The Hallmarking Act 1973 makes up the bulk of modern law regarding the assaying and hallmarking of metals in the United Kingdom.  Hallmarking is a way to guarantee the purity of precious metals.  Metals are tested and, if they meet a certain minimal purity requirement, are marked with a specified seal. In the United Kingdom (UK), this is done by the Assay Offices in London, Birmingham, Sheffield, and Edinburgh.  The Act made business transactions involving unmarked metals illegal.  Trading Standards departments are responsible for enforcing the Act.

Another notable consequence of the Act was the formation of the British Hallmarking Council (BHC).  This council is responsible for advising the Secretary of State in matters of hallmarking, making certain the UK has acceptable hallmarking facilities, and overseeing the Assay Offices so they follow the legal hallmarking standards. The council has made many important contributions concerning UK hallmarking procedures.  In 1992, the European Commission proposed a Directive meant to cover hallmarking.  The BHC examined the document and found multiple areas of ambiguity and deficiency.  When the European Parliament voted on the Council’s recommendations, many were approved.
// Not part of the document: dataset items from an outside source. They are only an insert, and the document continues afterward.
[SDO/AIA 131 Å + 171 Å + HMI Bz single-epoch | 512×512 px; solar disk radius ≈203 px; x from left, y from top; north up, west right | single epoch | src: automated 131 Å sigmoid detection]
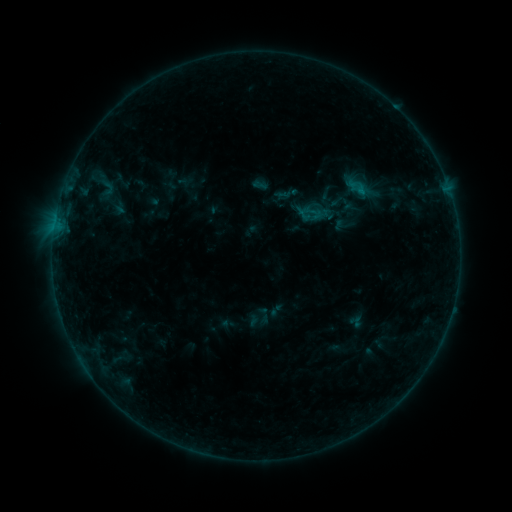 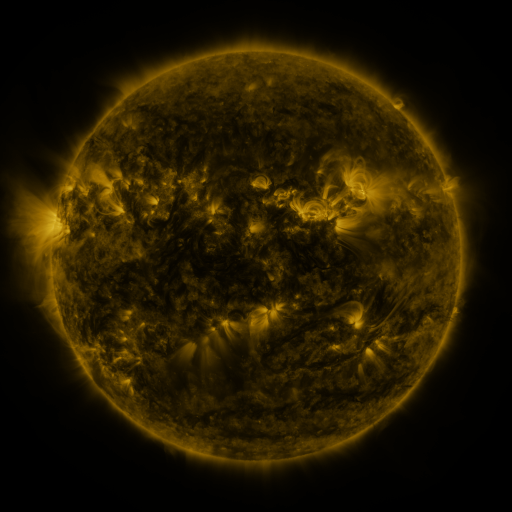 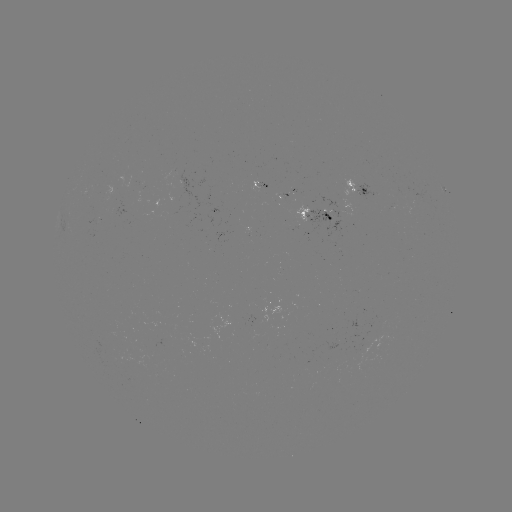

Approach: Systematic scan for sigmoid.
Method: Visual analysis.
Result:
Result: sigmoid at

The Hallmarking Regulations 1998 and The Hallmarking Order 1998 caused the legitimisation of hallmarks of other member states (those countries that ratified the Convention on the Control of Articles of Precious Metals of 1972).  The council was responsible for clearing up ambiguous statements in the regulations and for extending its definition to deal with other problems in the hallmarking law.  Some of these changes include seven additional standards of fineness, a change in the standard mark, and the dropping of the date requirement on marked metals.